- **Do this**:
Reproduce only the lines that run from the line with "When comparing the" to the last line of the material, both ends included, exactly as they appear.

==== Supplied records

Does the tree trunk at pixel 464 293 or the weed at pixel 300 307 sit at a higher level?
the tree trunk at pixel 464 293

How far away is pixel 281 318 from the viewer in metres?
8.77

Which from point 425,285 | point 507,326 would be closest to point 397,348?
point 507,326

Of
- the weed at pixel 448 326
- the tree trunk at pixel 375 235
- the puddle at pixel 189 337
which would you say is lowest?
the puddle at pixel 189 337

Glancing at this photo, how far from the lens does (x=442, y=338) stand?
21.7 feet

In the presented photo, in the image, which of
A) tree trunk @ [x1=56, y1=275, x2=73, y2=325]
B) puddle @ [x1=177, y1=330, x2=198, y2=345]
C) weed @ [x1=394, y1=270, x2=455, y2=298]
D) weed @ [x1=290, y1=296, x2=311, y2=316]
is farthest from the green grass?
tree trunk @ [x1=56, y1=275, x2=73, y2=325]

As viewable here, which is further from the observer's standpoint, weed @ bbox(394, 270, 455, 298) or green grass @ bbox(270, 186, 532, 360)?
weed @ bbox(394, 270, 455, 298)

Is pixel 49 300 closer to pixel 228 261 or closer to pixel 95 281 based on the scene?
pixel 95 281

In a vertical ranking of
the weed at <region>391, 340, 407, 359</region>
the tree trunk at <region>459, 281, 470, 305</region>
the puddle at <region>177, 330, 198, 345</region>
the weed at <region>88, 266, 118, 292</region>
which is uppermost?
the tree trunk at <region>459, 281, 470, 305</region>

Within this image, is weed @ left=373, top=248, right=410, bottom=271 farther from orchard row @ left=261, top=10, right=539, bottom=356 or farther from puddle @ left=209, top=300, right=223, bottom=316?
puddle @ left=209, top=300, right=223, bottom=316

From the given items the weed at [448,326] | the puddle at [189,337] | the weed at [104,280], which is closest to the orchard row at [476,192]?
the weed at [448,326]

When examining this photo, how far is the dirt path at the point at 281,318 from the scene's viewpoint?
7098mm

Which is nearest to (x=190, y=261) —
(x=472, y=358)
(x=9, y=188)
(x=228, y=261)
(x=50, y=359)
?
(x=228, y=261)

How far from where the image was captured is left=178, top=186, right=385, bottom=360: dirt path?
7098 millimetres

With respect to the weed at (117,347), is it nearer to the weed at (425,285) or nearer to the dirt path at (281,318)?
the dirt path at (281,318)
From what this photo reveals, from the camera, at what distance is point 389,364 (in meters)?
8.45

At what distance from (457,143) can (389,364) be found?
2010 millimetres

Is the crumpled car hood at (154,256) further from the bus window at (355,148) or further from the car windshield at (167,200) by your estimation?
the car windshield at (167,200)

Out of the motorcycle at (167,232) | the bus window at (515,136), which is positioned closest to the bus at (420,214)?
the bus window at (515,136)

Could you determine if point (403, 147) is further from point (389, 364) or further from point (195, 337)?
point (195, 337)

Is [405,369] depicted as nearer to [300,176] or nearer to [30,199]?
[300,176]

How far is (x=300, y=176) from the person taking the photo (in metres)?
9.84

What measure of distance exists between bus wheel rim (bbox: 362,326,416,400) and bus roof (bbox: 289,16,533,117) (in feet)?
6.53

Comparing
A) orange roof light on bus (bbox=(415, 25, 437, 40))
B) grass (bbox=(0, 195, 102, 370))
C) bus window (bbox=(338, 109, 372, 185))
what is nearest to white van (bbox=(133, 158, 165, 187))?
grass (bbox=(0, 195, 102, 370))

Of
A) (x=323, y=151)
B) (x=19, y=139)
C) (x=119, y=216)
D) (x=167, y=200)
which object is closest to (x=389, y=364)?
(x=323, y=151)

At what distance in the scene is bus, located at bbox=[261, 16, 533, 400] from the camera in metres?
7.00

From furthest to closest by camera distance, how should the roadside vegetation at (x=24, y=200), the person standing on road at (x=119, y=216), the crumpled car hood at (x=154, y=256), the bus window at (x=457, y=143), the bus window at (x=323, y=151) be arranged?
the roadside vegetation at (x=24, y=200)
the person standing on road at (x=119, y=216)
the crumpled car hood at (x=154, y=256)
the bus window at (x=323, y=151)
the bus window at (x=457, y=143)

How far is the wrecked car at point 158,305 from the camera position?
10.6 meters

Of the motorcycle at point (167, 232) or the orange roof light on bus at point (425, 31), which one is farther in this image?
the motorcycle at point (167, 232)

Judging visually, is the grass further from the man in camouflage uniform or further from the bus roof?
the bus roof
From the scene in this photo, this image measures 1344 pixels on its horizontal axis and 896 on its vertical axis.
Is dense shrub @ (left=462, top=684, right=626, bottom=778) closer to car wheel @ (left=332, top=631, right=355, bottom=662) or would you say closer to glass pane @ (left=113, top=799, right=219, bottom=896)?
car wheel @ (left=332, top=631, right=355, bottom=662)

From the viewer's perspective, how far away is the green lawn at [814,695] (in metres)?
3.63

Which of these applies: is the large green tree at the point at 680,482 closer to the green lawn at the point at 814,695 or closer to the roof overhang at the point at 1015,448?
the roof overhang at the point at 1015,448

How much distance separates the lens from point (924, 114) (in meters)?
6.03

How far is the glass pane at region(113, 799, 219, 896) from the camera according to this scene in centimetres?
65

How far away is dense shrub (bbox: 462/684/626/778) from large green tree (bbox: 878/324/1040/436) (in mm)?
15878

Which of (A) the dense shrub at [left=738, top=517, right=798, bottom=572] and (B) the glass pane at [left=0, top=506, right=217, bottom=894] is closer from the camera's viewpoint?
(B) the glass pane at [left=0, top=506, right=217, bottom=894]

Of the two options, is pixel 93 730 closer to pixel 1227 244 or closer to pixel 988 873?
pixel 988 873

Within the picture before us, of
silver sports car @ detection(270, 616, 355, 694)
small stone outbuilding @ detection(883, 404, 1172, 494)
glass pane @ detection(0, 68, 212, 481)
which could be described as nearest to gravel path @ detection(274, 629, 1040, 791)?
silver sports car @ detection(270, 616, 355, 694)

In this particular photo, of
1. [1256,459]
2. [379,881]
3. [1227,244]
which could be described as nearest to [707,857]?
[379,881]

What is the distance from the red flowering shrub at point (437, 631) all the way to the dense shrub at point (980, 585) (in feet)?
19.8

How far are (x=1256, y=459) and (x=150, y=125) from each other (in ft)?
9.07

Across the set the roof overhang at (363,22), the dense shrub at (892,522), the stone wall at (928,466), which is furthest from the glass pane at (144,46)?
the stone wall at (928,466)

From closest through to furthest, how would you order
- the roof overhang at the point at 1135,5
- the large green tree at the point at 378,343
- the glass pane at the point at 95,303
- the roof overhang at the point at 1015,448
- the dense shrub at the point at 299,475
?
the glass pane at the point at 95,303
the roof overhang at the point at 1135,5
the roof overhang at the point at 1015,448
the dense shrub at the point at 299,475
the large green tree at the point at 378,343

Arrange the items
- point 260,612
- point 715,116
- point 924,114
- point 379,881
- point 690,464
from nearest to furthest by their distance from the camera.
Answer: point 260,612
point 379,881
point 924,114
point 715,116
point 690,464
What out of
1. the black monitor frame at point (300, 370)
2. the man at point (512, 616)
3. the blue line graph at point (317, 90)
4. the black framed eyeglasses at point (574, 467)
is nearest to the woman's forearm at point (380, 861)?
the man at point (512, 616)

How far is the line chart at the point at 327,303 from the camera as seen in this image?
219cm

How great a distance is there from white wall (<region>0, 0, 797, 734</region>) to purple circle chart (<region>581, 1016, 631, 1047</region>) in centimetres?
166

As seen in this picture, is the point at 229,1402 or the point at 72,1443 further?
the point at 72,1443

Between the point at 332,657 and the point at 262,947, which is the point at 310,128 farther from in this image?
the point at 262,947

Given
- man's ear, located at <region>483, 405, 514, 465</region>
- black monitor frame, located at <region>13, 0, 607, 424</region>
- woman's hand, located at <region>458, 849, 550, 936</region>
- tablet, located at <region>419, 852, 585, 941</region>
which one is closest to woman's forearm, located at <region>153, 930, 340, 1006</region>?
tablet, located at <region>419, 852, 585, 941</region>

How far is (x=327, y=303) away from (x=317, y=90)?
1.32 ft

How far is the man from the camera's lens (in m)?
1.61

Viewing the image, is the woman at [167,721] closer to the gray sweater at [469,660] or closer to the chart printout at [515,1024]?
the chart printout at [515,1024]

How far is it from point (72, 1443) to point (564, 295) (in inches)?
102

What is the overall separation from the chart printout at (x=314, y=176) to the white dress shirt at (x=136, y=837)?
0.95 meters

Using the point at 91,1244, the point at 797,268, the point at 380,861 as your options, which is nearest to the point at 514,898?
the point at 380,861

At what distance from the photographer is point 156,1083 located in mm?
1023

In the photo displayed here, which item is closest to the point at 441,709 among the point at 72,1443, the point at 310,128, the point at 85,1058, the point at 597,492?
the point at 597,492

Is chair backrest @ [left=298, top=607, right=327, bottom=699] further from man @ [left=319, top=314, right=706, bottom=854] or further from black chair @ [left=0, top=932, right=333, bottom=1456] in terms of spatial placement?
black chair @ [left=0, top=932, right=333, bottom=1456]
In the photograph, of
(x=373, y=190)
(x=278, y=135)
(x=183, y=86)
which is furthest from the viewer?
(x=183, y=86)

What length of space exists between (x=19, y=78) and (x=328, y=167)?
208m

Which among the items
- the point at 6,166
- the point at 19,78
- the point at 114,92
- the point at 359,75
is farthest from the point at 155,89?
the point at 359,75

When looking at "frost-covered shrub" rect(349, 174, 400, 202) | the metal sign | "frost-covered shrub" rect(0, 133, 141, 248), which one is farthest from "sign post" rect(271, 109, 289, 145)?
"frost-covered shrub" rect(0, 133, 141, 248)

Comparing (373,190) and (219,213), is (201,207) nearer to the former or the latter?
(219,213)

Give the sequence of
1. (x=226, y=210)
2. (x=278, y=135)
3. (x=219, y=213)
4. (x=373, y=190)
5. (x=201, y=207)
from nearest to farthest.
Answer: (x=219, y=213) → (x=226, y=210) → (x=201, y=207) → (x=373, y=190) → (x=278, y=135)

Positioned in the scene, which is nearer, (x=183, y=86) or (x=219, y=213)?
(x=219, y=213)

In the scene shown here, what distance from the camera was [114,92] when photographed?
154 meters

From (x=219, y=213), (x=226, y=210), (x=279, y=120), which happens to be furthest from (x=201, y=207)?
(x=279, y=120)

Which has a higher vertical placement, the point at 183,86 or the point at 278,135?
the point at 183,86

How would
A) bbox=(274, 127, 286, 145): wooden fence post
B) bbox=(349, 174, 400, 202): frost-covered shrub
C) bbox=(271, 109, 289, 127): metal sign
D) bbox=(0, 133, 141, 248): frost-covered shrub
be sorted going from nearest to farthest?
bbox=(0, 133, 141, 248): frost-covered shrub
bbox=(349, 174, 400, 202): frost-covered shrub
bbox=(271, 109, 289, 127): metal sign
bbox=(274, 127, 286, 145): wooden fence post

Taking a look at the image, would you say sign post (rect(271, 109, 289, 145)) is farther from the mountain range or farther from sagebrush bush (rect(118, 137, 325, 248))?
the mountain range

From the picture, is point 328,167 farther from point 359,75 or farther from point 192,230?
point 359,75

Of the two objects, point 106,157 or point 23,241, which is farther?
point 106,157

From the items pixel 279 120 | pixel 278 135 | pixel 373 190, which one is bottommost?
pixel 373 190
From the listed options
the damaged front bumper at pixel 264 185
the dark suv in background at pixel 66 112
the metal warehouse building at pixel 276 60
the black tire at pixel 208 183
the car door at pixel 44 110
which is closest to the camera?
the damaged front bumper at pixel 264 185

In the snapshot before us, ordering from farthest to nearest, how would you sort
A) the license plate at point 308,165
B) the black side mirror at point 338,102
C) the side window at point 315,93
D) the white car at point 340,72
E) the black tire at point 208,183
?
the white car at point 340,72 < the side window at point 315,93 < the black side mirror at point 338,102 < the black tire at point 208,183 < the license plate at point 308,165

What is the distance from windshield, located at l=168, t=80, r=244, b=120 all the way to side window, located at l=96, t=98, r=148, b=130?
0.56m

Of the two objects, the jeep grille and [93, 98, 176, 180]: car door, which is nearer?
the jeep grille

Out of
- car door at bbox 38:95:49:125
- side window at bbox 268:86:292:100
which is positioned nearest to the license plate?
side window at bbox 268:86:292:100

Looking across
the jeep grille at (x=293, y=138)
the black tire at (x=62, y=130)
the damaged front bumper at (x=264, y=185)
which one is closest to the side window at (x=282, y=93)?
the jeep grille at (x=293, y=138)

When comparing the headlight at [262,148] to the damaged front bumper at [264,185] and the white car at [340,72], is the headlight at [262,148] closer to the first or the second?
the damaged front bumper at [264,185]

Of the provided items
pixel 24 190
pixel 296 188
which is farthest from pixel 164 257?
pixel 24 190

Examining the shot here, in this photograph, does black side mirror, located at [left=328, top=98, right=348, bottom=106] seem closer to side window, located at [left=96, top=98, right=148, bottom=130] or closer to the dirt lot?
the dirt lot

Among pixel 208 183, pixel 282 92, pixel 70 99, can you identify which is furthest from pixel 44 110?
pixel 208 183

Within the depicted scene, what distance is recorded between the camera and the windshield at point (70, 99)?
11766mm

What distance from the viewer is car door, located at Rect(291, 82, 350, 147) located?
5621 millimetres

========

- **Finished task**:
When comparing the headlight at [262,148] to the damaged front bumper at [264,185] and the white car at [340,72], is the headlight at [262,148] closer to the first or the second?
the damaged front bumper at [264,185]

Of the provided items
pixel 24 190
pixel 296 188
which is farthest from pixel 164 257?
pixel 24 190

Examining the shot here, in this photograph, does black side mirror, located at [left=328, top=98, right=348, bottom=106] seem closer to side window, located at [left=96, top=98, right=148, bottom=130] or closer to the dirt lot?
the dirt lot

Among pixel 208 183, pixel 282 92, pixel 70 99, can you identify which is furthest from pixel 44 110?
pixel 208 183

Within the depicted scene, what distance is recorded between the camera and the windshield at point (70, 99)?
11766mm

What distance from the viewer is car door, located at Rect(291, 82, 350, 147) located?
5621 millimetres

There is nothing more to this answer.